--- Start ARTICLE ---

17th October 2018
Established 1872. Online since 1996.

High pressure, high temperatures, high rainfall – remarkable month

, by , in

Apart from a couple of days during the first half of the month and shortly after mid-month – when shallow lows passed close to Shetland – June was a notably anticyclonic month with mean pressure well above average.

With the main centre of high pressure between Greenland and Scandinavia, and low pressure to the west of Biscay, the normal pressure gradient over the Atlantic was reversed (negative North Atlantic oscillation). As a result, there was an anomalous easterly airflow across Shetland.

June temperatures were on the whole near or even a little below average. However, during the last five days, very warm air – originating over North Africa and drawn over a warm Europe – was carried west over the Northern Isles from Scandinavia. Because of this, the Northern Isles experienced some unseasonably hot weather as the month ended and July began.

June 2009 was the hottest, driest and sunniest month in the UK since July 2006. Average maximum temp­er­atures ranged from 22.3C at Heathrow to 12.9C in Fair Isle.

It was also very sunny, with both Lerwick and Fair Isle having their highest June totals on record. While Lerwick’s 239.8 hours just beat the previous record of 239.7 hours (set in 1935), Fair Isle’s total of 299.7 hours easily beat the previous high of 232.8 hours (June 1992), and was not far short of the all-time record 304.7 hours (May 2008).

JUNE STATISTICS RECORDED
AT LERWICK OBSERVATORY
June
2009
Averages
1971-2000
Mean maximum temperature13.6°C12.2°C
Mean minimum temperature8.0°C7.4°C
Daily mean temperature10.9°C9.8°C
Mean sea-level pressure1018.7 hPa (mb)1013.6 hPa (mb)
Total rainfall39.8 mm58.6 mm
Wet days => 1 mm12 days11.3 days
Sunshine (electronic sensor)239.8 hours148.2 hours
Air frosts0 days0.0 days
Ground frosts0 days1.2 days
Snow/sleet0 days0.1 days
Days with gale0 days0.5 days
Maximum daily mean temp18.3°C on 29th
Minimum daily mean temp7.0°C on 5th
Highest maximum21°C on 29th & 30th
Lowest day maximum9.6°C on 9th
Highest night minimum14.9°C on 29th
Lowest minimum4.2°C on 4th & 5th
Lowest grass minimum0.2°C on 14th
Wettest day19.0 mm on 17th
Sunniest day16.3 hours on 30th
Highest mean hourly wind28 knots on 5th
Highest gust42 knots on 5th

June began with a large anti­cyclone extending from south of Iceland across the Northern Isles. A weakening front remained slow-moving close to Shetland on the 1st, bringing generally cloudy – though mainly dry – weather.

--- End ARTICLE ---
--- Start DATA PROVIDED ---

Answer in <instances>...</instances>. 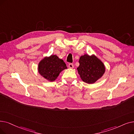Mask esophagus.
Returning a JSON list of instances; mask_svg holds the SVG:
<instances>
[{
    "label": "esophagus",
    "mask_w": 134,
    "mask_h": 134,
    "mask_svg": "<svg viewBox=\"0 0 134 134\" xmlns=\"http://www.w3.org/2000/svg\"><path fill=\"white\" fill-rule=\"evenodd\" d=\"M68 67H69V68H71V69H72V68H74V65H73L72 63H69V65H68Z\"/></svg>",
    "instance_id": "34e87169"
}]
</instances>
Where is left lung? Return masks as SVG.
I'll return each instance as SVG.
<instances>
[{"instance_id": "left-lung-1", "label": "left lung", "mask_w": 134, "mask_h": 134, "mask_svg": "<svg viewBox=\"0 0 134 134\" xmlns=\"http://www.w3.org/2000/svg\"><path fill=\"white\" fill-rule=\"evenodd\" d=\"M77 70L81 79L87 84H94L100 79L106 71V67L100 59L92 54L81 56Z\"/></svg>"}]
</instances>
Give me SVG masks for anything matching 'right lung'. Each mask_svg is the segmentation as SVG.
<instances>
[{
	"instance_id": "right-lung-1",
	"label": "right lung",
	"mask_w": 134,
	"mask_h": 134,
	"mask_svg": "<svg viewBox=\"0 0 134 134\" xmlns=\"http://www.w3.org/2000/svg\"><path fill=\"white\" fill-rule=\"evenodd\" d=\"M67 69L66 63L56 55L45 56L38 63V71L40 75L49 81H54L60 73Z\"/></svg>"
}]
</instances>
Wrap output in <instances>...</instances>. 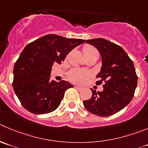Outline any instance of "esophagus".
<instances>
[{
    "mask_svg": "<svg viewBox=\"0 0 148 148\" xmlns=\"http://www.w3.org/2000/svg\"><path fill=\"white\" fill-rule=\"evenodd\" d=\"M74 88L77 89V90H81L82 87H79V86H78V85H75L74 86Z\"/></svg>",
    "mask_w": 148,
    "mask_h": 148,
    "instance_id": "obj_1",
    "label": "esophagus"
}]
</instances>
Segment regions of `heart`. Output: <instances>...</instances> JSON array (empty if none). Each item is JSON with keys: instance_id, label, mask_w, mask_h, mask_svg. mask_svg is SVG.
<instances>
[{"instance_id": "b5f03b06", "label": "heart", "mask_w": 148, "mask_h": 148, "mask_svg": "<svg viewBox=\"0 0 148 148\" xmlns=\"http://www.w3.org/2000/svg\"><path fill=\"white\" fill-rule=\"evenodd\" d=\"M83 53L84 56H87L89 54L92 53L93 52L97 51V50L92 46L90 45H85L83 47ZM92 76V74L90 71H85V70H79V69H73L69 73V79L71 82L74 83H78L81 84L83 83L86 79L90 78Z\"/></svg>"}]
</instances>
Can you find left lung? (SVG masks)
Masks as SVG:
<instances>
[{"label": "left lung", "instance_id": "8db88e82", "mask_svg": "<svg viewBox=\"0 0 148 148\" xmlns=\"http://www.w3.org/2000/svg\"><path fill=\"white\" fill-rule=\"evenodd\" d=\"M95 47L102 57V68L97 75V85L103 84L102 92L93 90L90 100L83 104L89 112L101 117L116 114L131 102L137 84L133 61L119 45L103 38L85 40Z\"/></svg>", "mask_w": 148, "mask_h": 148}]
</instances>
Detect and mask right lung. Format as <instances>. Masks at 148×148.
I'll use <instances>...</instances> for the list:
<instances>
[{"mask_svg":"<svg viewBox=\"0 0 148 148\" xmlns=\"http://www.w3.org/2000/svg\"><path fill=\"white\" fill-rule=\"evenodd\" d=\"M84 40L48 34L29 43L16 61L13 87L23 107L34 114L53 112L61 104L72 84L51 80L55 63L61 64L67 54Z\"/></svg>","mask_w":148,"mask_h":148,"instance_id":"1","label":"right lung"}]
</instances>
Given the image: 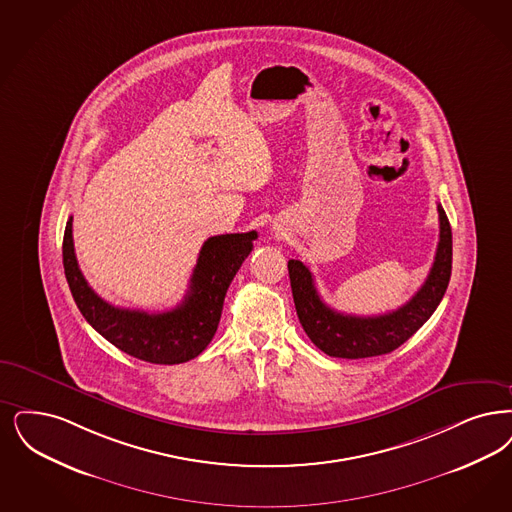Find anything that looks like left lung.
Returning a JSON list of instances; mask_svg holds the SVG:
<instances>
[{
    "instance_id": "obj_1",
    "label": "left lung",
    "mask_w": 512,
    "mask_h": 512,
    "mask_svg": "<svg viewBox=\"0 0 512 512\" xmlns=\"http://www.w3.org/2000/svg\"><path fill=\"white\" fill-rule=\"evenodd\" d=\"M440 240L434 263L421 289L404 307L379 316H352L329 308L314 286L312 272L297 259L287 263L293 301L308 339L335 358H369L389 354L404 345L440 305L451 276V226L438 205Z\"/></svg>"
}]
</instances>
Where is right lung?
I'll use <instances>...</instances> for the list:
<instances>
[{
  "instance_id": "right-lung-1",
  "label": "right lung",
  "mask_w": 512,
  "mask_h": 512,
  "mask_svg": "<svg viewBox=\"0 0 512 512\" xmlns=\"http://www.w3.org/2000/svg\"><path fill=\"white\" fill-rule=\"evenodd\" d=\"M257 232L221 234L205 242L183 303L167 312L112 307L83 278L74 253L72 217L64 228L62 265L83 318L106 341L150 364H183L211 343L223 312L226 289L253 249Z\"/></svg>"
}]
</instances>
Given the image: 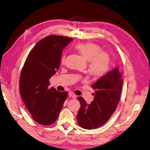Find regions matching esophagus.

--- End DATA PROVIDED ---

WRITTEN TASK 1 >>
Count the lines of the records that contain the word "Where", treating uppercase and lowercase as different, and give only the number.
WRITTEN TASK 2 >>
Carry on the article about June weather in Shetland, picking up right after its final sentence.

RESULT 1 >>
2

RESULT 2 >>
With light south-easterly winds carrying warm, moist air across the cooler waters of the Fair Isle Channel, fog formed at times in this area. There were a few showers early on the 2nd as the front edged south, but following light north-westerly winds brought much clearer conditions.

During the 3rd and 4th, though mostly dry and bright, north-westerly winds freshened as a depression slipped south-east into Scandinavia.

The 5th and 6th were cool, showery days with fresh or strong north to north-easterly winds, as the low moved south over the Baltic. The 7th was drier, with sunny spells and easing northerly winds, as the Baltic low filled and the East Greenland high extended south-eastwards towards Shetland, There were some mainly light showers on the 8th, but the 9th and 10th were mainly dry and sunny. Light northerly winds backed north-westerly as a shallow low developed over the Norwegian Sea.

There were more frequent show­ers and winds freshened for a time on the 11th, as the low moved south past Shetland.

Between the 12th and 16th Shet­land enjoyed mostly dry, bright weather with light and variable winds, as a small anticyclone drifted south-east over the Northern Isles. Under mostly clear skies, nights were cool.

After a fine, dry start, occasionally heavy rain spread from the south-west later on the 17th, as south-easterly winds strengthened ahead of an occluding front, pushed north-east across Scotland by an Atlantic depression.

With the low slow-moving to the west, early patchy rain on the 18th turned to bright spells and scattered showers, as winds veered fresh south-south-westerly behind the front.

On the 19th there was some showery rain – occasionally heavy and thundery – more especially over Orkney, where lightning strikes damaged digital equipment on Sanday.

Winds, falling light cyclonic, later freshened west to north-westerly as the filling low drifted east over Orkney. Scattered showers and light north-westerly winds followed for the 20th as the low continued east.

A ridge, crossing the area from the west, brought a fine day on the 21st. West to north-westerly winds backed south-westerly as the ridge declined, bringing misty conditions with patchy drizzle and hill fog for the 22nd, as weak fronts trailed across Shetland. Patchy drizzle and fog cleared early on the 23rd, as an anticyclone over southern England ridged north.

From the 24th, as the anticyclone transferred north-east over the British Isles into Scandinavia, winds settled easterly, bringing a marked change to very warm, dry and mostly sunny conditions. As high pressure persisted to the north-east or north of Shetland, no further rain fell during the remaining days of June.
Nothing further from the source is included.